“The name comes from Antonio de Torres and Antonio Stradivari, both. It has been about time for a new model. And for my next guitar I wanted to look back into my earlier days of guitar making before I came out with the Birdfish… So I started to deal with formal elements which go back into the very early guitar history – much earlier than the electric guitar history. I used the project name “Antonio” in the very first stage because the imagination of this name pretty much constrained me to the path of not making a retro or vintage design of an electric guitar. Antonio is pre-vintage and pre-retro.”
Comparing this guitar to a traditional classical…

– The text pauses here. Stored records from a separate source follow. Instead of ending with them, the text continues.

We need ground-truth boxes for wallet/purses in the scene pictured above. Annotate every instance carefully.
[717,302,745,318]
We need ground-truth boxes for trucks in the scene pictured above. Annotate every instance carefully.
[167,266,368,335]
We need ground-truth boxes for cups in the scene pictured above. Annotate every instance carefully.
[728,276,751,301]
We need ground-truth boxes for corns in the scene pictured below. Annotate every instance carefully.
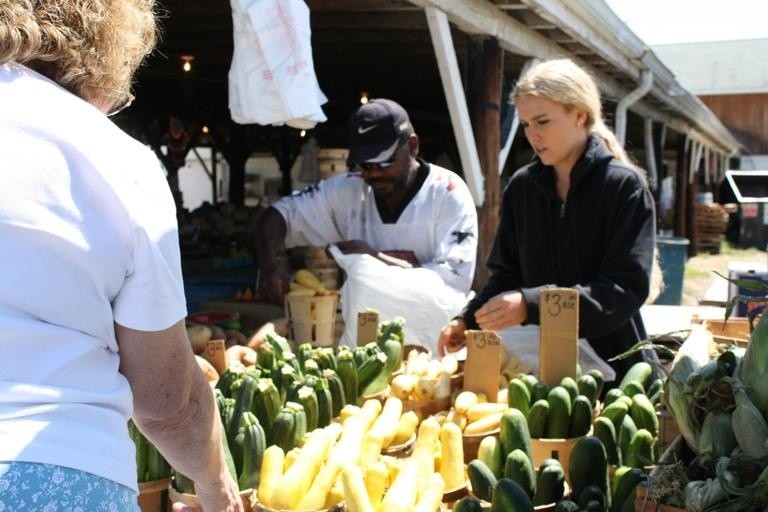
[664,302,768,512]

“People shouldn’t misunderstand this guitar; it is not a modern classical guitar. It is a pure electric guitar. There is common ground in formal design elements. The “historic” look of this guitar will have an influence in your playing style as much as the tonal construction of the guitar. I can’t repeat it often enough: I am deeply convinced that people choose guitars for the look and pictorial/visual message/expression mostly – at least they do it much, much more than they get aware of it. You can’t separate guitar playing from visual performance… This model isn’t addressed to classical players. I have no idea how classical players will perceive it but don’t think that they get aware of it. I used this scale length because it fits perfectly to the tonal quality of the model. Although the classical design of the Antonio is strongly embedded in the common pictorial property it is not very much connected with electric guitar music. So I am curious how electric players will perceive this guitar as much as what they are going to play with it.”
Unlike other Teuffel models…
“The Antonio model is not a modular guitar. It is an electric guitar with sound chambers and a neck pickup. There are no piezo pickups in the bridge.
I worked on this guitar for about a year now and I did some rough pre-prototypes for shape, wood selection, and sound tests. In regard to the longer upper body half, I could use my experience with my Tesla model. The guitar has really a lot of warm basses. During the design process, it was obvious to me not to use my typical matte finish but a polished, translucent lacquer.”